“Patriotism is not a short and frenzied burst of emotion but the long and studied dedication of a lifetime.”
Adlai Stevenson 

THE BOY FROM WINSTED
It’s 1938, and Rose Nader is taking her four young children for a visit back to the family’s homeland of Lebanon. They’re in line to meet an archbishop of the Eastern Orthodox Church in the city of Zahle. But when it’s 4-year-old Ralph’s turn to kiss the archbishop’s ring, he refuses. “I don’t have to kiss your ring—I’m an American!” he announces. The unruffled archbishop looks down, pats Ralph’s short black hair, and says, “A lot of ideas are going to come from this boy’s head.”
Ralph Nader grew up in Winsted, Connecticut, a Capraesque town of 10,000 nestled 26 miles northwest of Hartford in the Berkshires. His father, who arrived in the United States at age 19 with $20 in his pocket, saved enough to buy a two-story, 10-room white clapboard house, as well as a building in town that became the Highland Arms, the Nader family restaurant, where all four of his children worked.
Nathra Nader served food with a side of civics, as the restaurant became a sort of town square where his views were as strong as the coffee. “When I went by the Statue of Liberty,” he told one Nader biographer, “I took it seriously.” Early on, he and Rose spotted unusual things about their son. When Ralph came home late from school around age 8, Rose asked him where he’d been. “In court,” Ralph replied. “I like to listen to the arguments.” At 14, he was carrying home armfuls of the Congressional Record, which he read from start to finish. “You have a very good storage space,” Rose told him, touching his forehead. “You should fill it up and take it out when you need it.”
Ralph was a newspaper boy for the Winsted Register Citizen, played sandlot ball for hours on end with, among others, classmate David Halberstam, read biographies about turn-of-the-century muckrakers, and especially enjoyed working the cash register at the restaurant, where he could pick the brains of customers.
Tall and thin, with an angular face and deep-set eyes, the shy student left Winsted for Princeton in 1951. Ralph was attracted by the university’s beautiful open-stack library, where he read an average of one book a day outside of his required course work. Once, he escorted Norman Thomas (Princeton, 1905) back from a lecture. “What was your greatest achievement?” Ralph asked of the famous socialist and six-time presidential candidate. “Having the Democrats steal my agenda,” Thomas replied.
Then came Harvard Law School. “From day one I laughed at the game—to prepare corporate lawyers,” Nader recalled. “If anyone fell off the bandwagon and became a lawyer for the poor, it was viewed as a random event.… They made minds sharp by making them narrow.” Bored by his courses, Nader was periodically and mysteriously absent for days on end, hitchhiking around the country and researching Native American rights, migrant workers, the status of Puerto Rico. He also started reading about automobile safety after seeing car crashes during his travels. He wrote and published articles on all of these topics as a writer and, for a time, editor of the Harvard Law Record.

◇ ◇ ◇ ◇

» To-do list
1 - According to the Ralph Nader profile, how far from Hartford is Winsted, and in which direction?
2 - Decide whether each statement agrees with the Ralph Nader profile. Answer yes or no, and quote the words of the profile that decide it.
(a) As a child, Ralph refused to kiss the archbishop's ring.
(b) Nader's father arrived in the United States with $50.
(c) At Princeton, Nader read an average of one book a day beyond his assigned coursework.
3 - Continue the Ralph Nader profile, starting after its last sentence.

Saved entries
◇ ◇ ◇ ◇

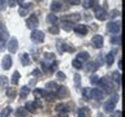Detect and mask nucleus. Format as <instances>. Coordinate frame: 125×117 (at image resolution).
Wrapping results in <instances>:
<instances>
[{
    "label": "nucleus",
    "instance_id": "f257e3e1",
    "mask_svg": "<svg viewBox=\"0 0 125 117\" xmlns=\"http://www.w3.org/2000/svg\"><path fill=\"white\" fill-rule=\"evenodd\" d=\"M98 86H100L102 88H104V91L109 92L113 87V82L111 81V78L109 77H103L99 79V83H98Z\"/></svg>",
    "mask_w": 125,
    "mask_h": 117
},
{
    "label": "nucleus",
    "instance_id": "f03ea898",
    "mask_svg": "<svg viewBox=\"0 0 125 117\" xmlns=\"http://www.w3.org/2000/svg\"><path fill=\"white\" fill-rule=\"evenodd\" d=\"M30 38L31 40H33L34 43H42L43 40H44V33H43L42 30H33L30 34Z\"/></svg>",
    "mask_w": 125,
    "mask_h": 117
},
{
    "label": "nucleus",
    "instance_id": "7ed1b4c3",
    "mask_svg": "<svg viewBox=\"0 0 125 117\" xmlns=\"http://www.w3.org/2000/svg\"><path fill=\"white\" fill-rule=\"evenodd\" d=\"M38 25H39V20H38V16H37V14H31V16H29V17H27V20H26V26L29 27V29L35 30V29L38 27Z\"/></svg>",
    "mask_w": 125,
    "mask_h": 117
},
{
    "label": "nucleus",
    "instance_id": "20e7f679",
    "mask_svg": "<svg viewBox=\"0 0 125 117\" xmlns=\"http://www.w3.org/2000/svg\"><path fill=\"white\" fill-rule=\"evenodd\" d=\"M107 30L109 31V33H112V34H120V31H121L120 22H115V21L108 22L107 23Z\"/></svg>",
    "mask_w": 125,
    "mask_h": 117
},
{
    "label": "nucleus",
    "instance_id": "39448f33",
    "mask_svg": "<svg viewBox=\"0 0 125 117\" xmlns=\"http://www.w3.org/2000/svg\"><path fill=\"white\" fill-rule=\"evenodd\" d=\"M56 47H57V51L60 53H64V52H66V51H68V52H73L74 51L73 47H69L65 42H62V40H57L56 42Z\"/></svg>",
    "mask_w": 125,
    "mask_h": 117
},
{
    "label": "nucleus",
    "instance_id": "423d86ee",
    "mask_svg": "<svg viewBox=\"0 0 125 117\" xmlns=\"http://www.w3.org/2000/svg\"><path fill=\"white\" fill-rule=\"evenodd\" d=\"M8 51H9L10 53H16L17 52V48H18V40L16 37H12L9 40H8V46H7Z\"/></svg>",
    "mask_w": 125,
    "mask_h": 117
},
{
    "label": "nucleus",
    "instance_id": "0eeeda50",
    "mask_svg": "<svg viewBox=\"0 0 125 117\" xmlns=\"http://www.w3.org/2000/svg\"><path fill=\"white\" fill-rule=\"evenodd\" d=\"M31 8H33V3H22L21 5H20L18 14L21 16V17H23V16H26L27 13H29Z\"/></svg>",
    "mask_w": 125,
    "mask_h": 117
},
{
    "label": "nucleus",
    "instance_id": "6e6552de",
    "mask_svg": "<svg viewBox=\"0 0 125 117\" xmlns=\"http://www.w3.org/2000/svg\"><path fill=\"white\" fill-rule=\"evenodd\" d=\"M103 37L102 35H99V34H96V35H94L93 37V39H91V43H93V47H95V48H102L103 47Z\"/></svg>",
    "mask_w": 125,
    "mask_h": 117
},
{
    "label": "nucleus",
    "instance_id": "1a4fd4ad",
    "mask_svg": "<svg viewBox=\"0 0 125 117\" xmlns=\"http://www.w3.org/2000/svg\"><path fill=\"white\" fill-rule=\"evenodd\" d=\"M104 96V92L102 90L98 88H91V92H90V99H95V100H102Z\"/></svg>",
    "mask_w": 125,
    "mask_h": 117
},
{
    "label": "nucleus",
    "instance_id": "9d476101",
    "mask_svg": "<svg viewBox=\"0 0 125 117\" xmlns=\"http://www.w3.org/2000/svg\"><path fill=\"white\" fill-rule=\"evenodd\" d=\"M95 17L99 20V21H104V20H107V17H108L107 10H105L104 8H96V9H95Z\"/></svg>",
    "mask_w": 125,
    "mask_h": 117
},
{
    "label": "nucleus",
    "instance_id": "9b49d317",
    "mask_svg": "<svg viewBox=\"0 0 125 117\" xmlns=\"http://www.w3.org/2000/svg\"><path fill=\"white\" fill-rule=\"evenodd\" d=\"M104 112L105 113H112L113 111H115V108H116V101L115 100H108V101H105L104 103Z\"/></svg>",
    "mask_w": 125,
    "mask_h": 117
},
{
    "label": "nucleus",
    "instance_id": "f8f14e48",
    "mask_svg": "<svg viewBox=\"0 0 125 117\" xmlns=\"http://www.w3.org/2000/svg\"><path fill=\"white\" fill-rule=\"evenodd\" d=\"M12 56L10 55H5V56L3 57V61H1V66H3V69L4 70H8V69H10V66H12Z\"/></svg>",
    "mask_w": 125,
    "mask_h": 117
},
{
    "label": "nucleus",
    "instance_id": "ddd939ff",
    "mask_svg": "<svg viewBox=\"0 0 125 117\" xmlns=\"http://www.w3.org/2000/svg\"><path fill=\"white\" fill-rule=\"evenodd\" d=\"M73 29H74V33L78 34V35H86V34H87V31H89L87 26L82 25V23H81V25H76Z\"/></svg>",
    "mask_w": 125,
    "mask_h": 117
},
{
    "label": "nucleus",
    "instance_id": "4468645a",
    "mask_svg": "<svg viewBox=\"0 0 125 117\" xmlns=\"http://www.w3.org/2000/svg\"><path fill=\"white\" fill-rule=\"evenodd\" d=\"M89 57H90V55L86 52V51H82V52H78V55L76 56V60L80 61L81 64H83V62H86L89 60Z\"/></svg>",
    "mask_w": 125,
    "mask_h": 117
},
{
    "label": "nucleus",
    "instance_id": "2eb2a0df",
    "mask_svg": "<svg viewBox=\"0 0 125 117\" xmlns=\"http://www.w3.org/2000/svg\"><path fill=\"white\" fill-rule=\"evenodd\" d=\"M78 20H81V14H78V13L66 14L62 17V21H69V22H74V21H78Z\"/></svg>",
    "mask_w": 125,
    "mask_h": 117
},
{
    "label": "nucleus",
    "instance_id": "dca6fc26",
    "mask_svg": "<svg viewBox=\"0 0 125 117\" xmlns=\"http://www.w3.org/2000/svg\"><path fill=\"white\" fill-rule=\"evenodd\" d=\"M59 87H60V86H57L56 82H52V81H50L46 83V91H50V92H56Z\"/></svg>",
    "mask_w": 125,
    "mask_h": 117
},
{
    "label": "nucleus",
    "instance_id": "f3484780",
    "mask_svg": "<svg viewBox=\"0 0 125 117\" xmlns=\"http://www.w3.org/2000/svg\"><path fill=\"white\" fill-rule=\"evenodd\" d=\"M50 8H51V12H52V13H57V12H60L62 9V3H60V1H52V3H51V5H50Z\"/></svg>",
    "mask_w": 125,
    "mask_h": 117
},
{
    "label": "nucleus",
    "instance_id": "a211bd4d",
    "mask_svg": "<svg viewBox=\"0 0 125 117\" xmlns=\"http://www.w3.org/2000/svg\"><path fill=\"white\" fill-rule=\"evenodd\" d=\"M34 96L37 98V99H41V98H46V96H48V91H46V90H42V88H35L34 91Z\"/></svg>",
    "mask_w": 125,
    "mask_h": 117
},
{
    "label": "nucleus",
    "instance_id": "6ab92c4d",
    "mask_svg": "<svg viewBox=\"0 0 125 117\" xmlns=\"http://www.w3.org/2000/svg\"><path fill=\"white\" fill-rule=\"evenodd\" d=\"M20 61H21V64L23 65V66H27V65H30V62H31V58H30V56L27 53H21L20 55Z\"/></svg>",
    "mask_w": 125,
    "mask_h": 117
},
{
    "label": "nucleus",
    "instance_id": "aec40b11",
    "mask_svg": "<svg viewBox=\"0 0 125 117\" xmlns=\"http://www.w3.org/2000/svg\"><path fill=\"white\" fill-rule=\"evenodd\" d=\"M7 38H8V31L5 29V26H4V23L0 21V40L4 42Z\"/></svg>",
    "mask_w": 125,
    "mask_h": 117
},
{
    "label": "nucleus",
    "instance_id": "412c9836",
    "mask_svg": "<svg viewBox=\"0 0 125 117\" xmlns=\"http://www.w3.org/2000/svg\"><path fill=\"white\" fill-rule=\"evenodd\" d=\"M37 107L38 105L35 104V101H26V104H25V108L27 112H31V113H34L35 111H37Z\"/></svg>",
    "mask_w": 125,
    "mask_h": 117
},
{
    "label": "nucleus",
    "instance_id": "4be33fe9",
    "mask_svg": "<svg viewBox=\"0 0 125 117\" xmlns=\"http://www.w3.org/2000/svg\"><path fill=\"white\" fill-rule=\"evenodd\" d=\"M113 61H115V52H108L107 55H105V64L107 65H112Z\"/></svg>",
    "mask_w": 125,
    "mask_h": 117
},
{
    "label": "nucleus",
    "instance_id": "5701e85b",
    "mask_svg": "<svg viewBox=\"0 0 125 117\" xmlns=\"http://www.w3.org/2000/svg\"><path fill=\"white\" fill-rule=\"evenodd\" d=\"M112 79H113V82H116V85L119 86H121V74H120V72H113L112 73Z\"/></svg>",
    "mask_w": 125,
    "mask_h": 117
},
{
    "label": "nucleus",
    "instance_id": "b1692460",
    "mask_svg": "<svg viewBox=\"0 0 125 117\" xmlns=\"http://www.w3.org/2000/svg\"><path fill=\"white\" fill-rule=\"evenodd\" d=\"M56 111L59 112V113H66L69 111V107L66 104H62V103H60V104H57L56 105Z\"/></svg>",
    "mask_w": 125,
    "mask_h": 117
},
{
    "label": "nucleus",
    "instance_id": "393cba45",
    "mask_svg": "<svg viewBox=\"0 0 125 117\" xmlns=\"http://www.w3.org/2000/svg\"><path fill=\"white\" fill-rule=\"evenodd\" d=\"M8 83H9V79L5 76H0V88H7Z\"/></svg>",
    "mask_w": 125,
    "mask_h": 117
},
{
    "label": "nucleus",
    "instance_id": "a878e982",
    "mask_svg": "<svg viewBox=\"0 0 125 117\" xmlns=\"http://www.w3.org/2000/svg\"><path fill=\"white\" fill-rule=\"evenodd\" d=\"M61 27H62V29H64L65 31H70V30H73L74 25H73V22H69V21H62V25H61Z\"/></svg>",
    "mask_w": 125,
    "mask_h": 117
},
{
    "label": "nucleus",
    "instance_id": "bb28decb",
    "mask_svg": "<svg viewBox=\"0 0 125 117\" xmlns=\"http://www.w3.org/2000/svg\"><path fill=\"white\" fill-rule=\"evenodd\" d=\"M90 116V109L89 108H81L80 111H78V117H89Z\"/></svg>",
    "mask_w": 125,
    "mask_h": 117
},
{
    "label": "nucleus",
    "instance_id": "cd10ccee",
    "mask_svg": "<svg viewBox=\"0 0 125 117\" xmlns=\"http://www.w3.org/2000/svg\"><path fill=\"white\" fill-rule=\"evenodd\" d=\"M29 92H30V87H29V86H22L21 91H20V96L23 99V98H26L27 95H29Z\"/></svg>",
    "mask_w": 125,
    "mask_h": 117
},
{
    "label": "nucleus",
    "instance_id": "c85d7f7f",
    "mask_svg": "<svg viewBox=\"0 0 125 117\" xmlns=\"http://www.w3.org/2000/svg\"><path fill=\"white\" fill-rule=\"evenodd\" d=\"M26 116H27V111L23 107H20L16 111V117H26Z\"/></svg>",
    "mask_w": 125,
    "mask_h": 117
},
{
    "label": "nucleus",
    "instance_id": "c756f323",
    "mask_svg": "<svg viewBox=\"0 0 125 117\" xmlns=\"http://www.w3.org/2000/svg\"><path fill=\"white\" fill-rule=\"evenodd\" d=\"M47 22L51 23V25H56L57 23V17L53 13H50L48 16H47Z\"/></svg>",
    "mask_w": 125,
    "mask_h": 117
},
{
    "label": "nucleus",
    "instance_id": "7c9ffc66",
    "mask_svg": "<svg viewBox=\"0 0 125 117\" xmlns=\"http://www.w3.org/2000/svg\"><path fill=\"white\" fill-rule=\"evenodd\" d=\"M111 43L112 44H121V35L120 34H115L113 37L111 38Z\"/></svg>",
    "mask_w": 125,
    "mask_h": 117
},
{
    "label": "nucleus",
    "instance_id": "2f4dec72",
    "mask_svg": "<svg viewBox=\"0 0 125 117\" xmlns=\"http://www.w3.org/2000/svg\"><path fill=\"white\" fill-rule=\"evenodd\" d=\"M96 68H98L96 62H90V64H87L85 66V70L86 72H94V70H96Z\"/></svg>",
    "mask_w": 125,
    "mask_h": 117
},
{
    "label": "nucleus",
    "instance_id": "473e14b6",
    "mask_svg": "<svg viewBox=\"0 0 125 117\" xmlns=\"http://www.w3.org/2000/svg\"><path fill=\"white\" fill-rule=\"evenodd\" d=\"M20 73L17 72V70H16V72L13 73V76H12V79H10V83L12 85H17L18 83V79H20Z\"/></svg>",
    "mask_w": 125,
    "mask_h": 117
},
{
    "label": "nucleus",
    "instance_id": "72a5a7b5",
    "mask_svg": "<svg viewBox=\"0 0 125 117\" xmlns=\"http://www.w3.org/2000/svg\"><path fill=\"white\" fill-rule=\"evenodd\" d=\"M10 113H12V108L10 107H5L1 112H0V117H8Z\"/></svg>",
    "mask_w": 125,
    "mask_h": 117
},
{
    "label": "nucleus",
    "instance_id": "f704fd0d",
    "mask_svg": "<svg viewBox=\"0 0 125 117\" xmlns=\"http://www.w3.org/2000/svg\"><path fill=\"white\" fill-rule=\"evenodd\" d=\"M44 61H47V62L55 61V55L51 53V52H46V53H44Z\"/></svg>",
    "mask_w": 125,
    "mask_h": 117
},
{
    "label": "nucleus",
    "instance_id": "c9c22d12",
    "mask_svg": "<svg viewBox=\"0 0 125 117\" xmlns=\"http://www.w3.org/2000/svg\"><path fill=\"white\" fill-rule=\"evenodd\" d=\"M90 92H91V88H89V87L82 90V95H83V98L86 100H90Z\"/></svg>",
    "mask_w": 125,
    "mask_h": 117
},
{
    "label": "nucleus",
    "instance_id": "e433bc0d",
    "mask_svg": "<svg viewBox=\"0 0 125 117\" xmlns=\"http://www.w3.org/2000/svg\"><path fill=\"white\" fill-rule=\"evenodd\" d=\"M23 0H8V5L9 7H14V5H17V4H20L21 5Z\"/></svg>",
    "mask_w": 125,
    "mask_h": 117
},
{
    "label": "nucleus",
    "instance_id": "4c0bfd02",
    "mask_svg": "<svg viewBox=\"0 0 125 117\" xmlns=\"http://www.w3.org/2000/svg\"><path fill=\"white\" fill-rule=\"evenodd\" d=\"M90 82H91L93 85L98 86V83H99V77H98L96 74H94V76H91V77H90Z\"/></svg>",
    "mask_w": 125,
    "mask_h": 117
},
{
    "label": "nucleus",
    "instance_id": "58836bf2",
    "mask_svg": "<svg viewBox=\"0 0 125 117\" xmlns=\"http://www.w3.org/2000/svg\"><path fill=\"white\" fill-rule=\"evenodd\" d=\"M16 95V91H14V88H7V96L8 98H10V99H13Z\"/></svg>",
    "mask_w": 125,
    "mask_h": 117
},
{
    "label": "nucleus",
    "instance_id": "ea45409f",
    "mask_svg": "<svg viewBox=\"0 0 125 117\" xmlns=\"http://www.w3.org/2000/svg\"><path fill=\"white\" fill-rule=\"evenodd\" d=\"M93 1L94 0H83V8L85 9H89L90 7H93Z\"/></svg>",
    "mask_w": 125,
    "mask_h": 117
},
{
    "label": "nucleus",
    "instance_id": "a19ab883",
    "mask_svg": "<svg viewBox=\"0 0 125 117\" xmlns=\"http://www.w3.org/2000/svg\"><path fill=\"white\" fill-rule=\"evenodd\" d=\"M50 33H52V34H59V27H57L56 25L50 26Z\"/></svg>",
    "mask_w": 125,
    "mask_h": 117
},
{
    "label": "nucleus",
    "instance_id": "79ce46f5",
    "mask_svg": "<svg viewBox=\"0 0 125 117\" xmlns=\"http://www.w3.org/2000/svg\"><path fill=\"white\" fill-rule=\"evenodd\" d=\"M72 64H73V66H74L76 69H81V68H82V65H83V64H81L80 61H77L76 58L73 60V62H72Z\"/></svg>",
    "mask_w": 125,
    "mask_h": 117
},
{
    "label": "nucleus",
    "instance_id": "37998d69",
    "mask_svg": "<svg viewBox=\"0 0 125 117\" xmlns=\"http://www.w3.org/2000/svg\"><path fill=\"white\" fill-rule=\"evenodd\" d=\"M74 81H76V87H80V82H81V77L80 74H74Z\"/></svg>",
    "mask_w": 125,
    "mask_h": 117
},
{
    "label": "nucleus",
    "instance_id": "c03bdc74",
    "mask_svg": "<svg viewBox=\"0 0 125 117\" xmlns=\"http://www.w3.org/2000/svg\"><path fill=\"white\" fill-rule=\"evenodd\" d=\"M8 4V0H0V9H5Z\"/></svg>",
    "mask_w": 125,
    "mask_h": 117
},
{
    "label": "nucleus",
    "instance_id": "a18cd8bd",
    "mask_svg": "<svg viewBox=\"0 0 125 117\" xmlns=\"http://www.w3.org/2000/svg\"><path fill=\"white\" fill-rule=\"evenodd\" d=\"M56 77L59 78V79H62V81L65 79V74L62 73V72H57V73H56Z\"/></svg>",
    "mask_w": 125,
    "mask_h": 117
},
{
    "label": "nucleus",
    "instance_id": "49530a36",
    "mask_svg": "<svg viewBox=\"0 0 125 117\" xmlns=\"http://www.w3.org/2000/svg\"><path fill=\"white\" fill-rule=\"evenodd\" d=\"M31 76H34V77H39V76H41V70H39V69L33 70V72H31Z\"/></svg>",
    "mask_w": 125,
    "mask_h": 117
},
{
    "label": "nucleus",
    "instance_id": "de8ad7c7",
    "mask_svg": "<svg viewBox=\"0 0 125 117\" xmlns=\"http://www.w3.org/2000/svg\"><path fill=\"white\" fill-rule=\"evenodd\" d=\"M69 4H72V5H78V4H81V0H68Z\"/></svg>",
    "mask_w": 125,
    "mask_h": 117
},
{
    "label": "nucleus",
    "instance_id": "09e8293b",
    "mask_svg": "<svg viewBox=\"0 0 125 117\" xmlns=\"http://www.w3.org/2000/svg\"><path fill=\"white\" fill-rule=\"evenodd\" d=\"M111 117H121V112H120V111H117V112H116V115L113 113V115H112Z\"/></svg>",
    "mask_w": 125,
    "mask_h": 117
},
{
    "label": "nucleus",
    "instance_id": "8fccbe9b",
    "mask_svg": "<svg viewBox=\"0 0 125 117\" xmlns=\"http://www.w3.org/2000/svg\"><path fill=\"white\" fill-rule=\"evenodd\" d=\"M53 117H68V115H66V113H60V115H56Z\"/></svg>",
    "mask_w": 125,
    "mask_h": 117
},
{
    "label": "nucleus",
    "instance_id": "3c124183",
    "mask_svg": "<svg viewBox=\"0 0 125 117\" xmlns=\"http://www.w3.org/2000/svg\"><path fill=\"white\" fill-rule=\"evenodd\" d=\"M111 16H119V10H112V14Z\"/></svg>",
    "mask_w": 125,
    "mask_h": 117
},
{
    "label": "nucleus",
    "instance_id": "603ef678",
    "mask_svg": "<svg viewBox=\"0 0 125 117\" xmlns=\"http://www.w3.org/2000/svg\"><path fill=\"white\" fill-rule=\"evenodd\" d=\"M121 66H123L121 65V60H119V69H121Z\"/></svg>",
    "mask_w": 125,
    "mask_h": 117
},
{
    "label": "nucleus",
    "instance_id": "864d4df0",
    "mask_svg": "<svg viewBox=\"0 0 125 117\" xmlns=\"http://www.w3.org/2000/svg\"><path fill=\"white\" fill-rule=\"evenodd\" d=\"M0 48H1V46H0Z\"/></svg>",
    "mask_w": 125,
    "mask_h": 117
}]
</instances>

◇ ◇ ◇ ◇

» Exercise results
1 - Winsted is 26 miles northwest of Hartford.

2 -
(a) Yes: "I don’t have to kiss your ring—I’m an American!"
(b) No: "arrived in the United States at age 19 with $20 in his pocket"
(c) Yes: "read an average of one book a day outside of his required course work"

3 -
MR. NADER GOES TO WASHINGTON
In the five years after law school, Nader continued his intellectual journey, traveling to the Soviet Union and Latin America, writing dispatches for The Christian Science Monitor and The New Republic, scoring interviews with Fidel Castro in Cuba in 1959 and Salvador Allende in Chile in 1963.
While so many young activists and professionals were drawn to Washington and civil rights during the Kennedy years, the 29-year-old Nader hitched from Hartford to DC in 1963 with a knapsack and a reservation at the YMCA, intent on working on what he called “body rights.”
He got a job consulting for an assistant secretary of labor in the Kennedy administration with an unusual talent for policy and language, as well as an interest in highway safety. In fact, Daniel Patrick Moynihan had written one of the first magazine articles on the subject in late April 1959—coincidentally, two weeks after Nader’s own groundbreaking piece in The Nation, “The Safe Car You Can’t Buy.”
Continuing the original research that he began as a law student, Nader received a $3,000 advance from a small New York publisher and had a near-finished manuscript in mid-1964 when he left the only copy in a cab. He then rewrote it from scratch.
I asked Ralph decades later, “So, how’d you feel when you first realized you had left it behind?”
Sighing at the memory, he replied: “Empty.”
“Did you consider not rewriting it?”
“Never. I wouldn’t give GM the satisfaction.”
Unsafe at Any Speed: The Designed-In Dangers of the American Automobile was published in November 1965. In it, Nader argued that the reason for most car crashes wasn’t “the nut behind the wheel but the nut in the wheel” and that serious injuries were caused by “the second collision” of riders with interiors—that is, by cars designed for style, not safety.
In early 1966, while working as an unpaid adviser to Senator Abe Ribicoff on projected auto-safety hearings, Nader came to suspect that he was being followed. Friends and allies scoffed, but then The Washington Post and The New Republic documented that GM had indeed hired a detective agency to, as the lead agent admitted, “check out [Nader’s] life and current activities to determine what makes him tick…his politics, his marital status, his friends, his women, his boys, etc.”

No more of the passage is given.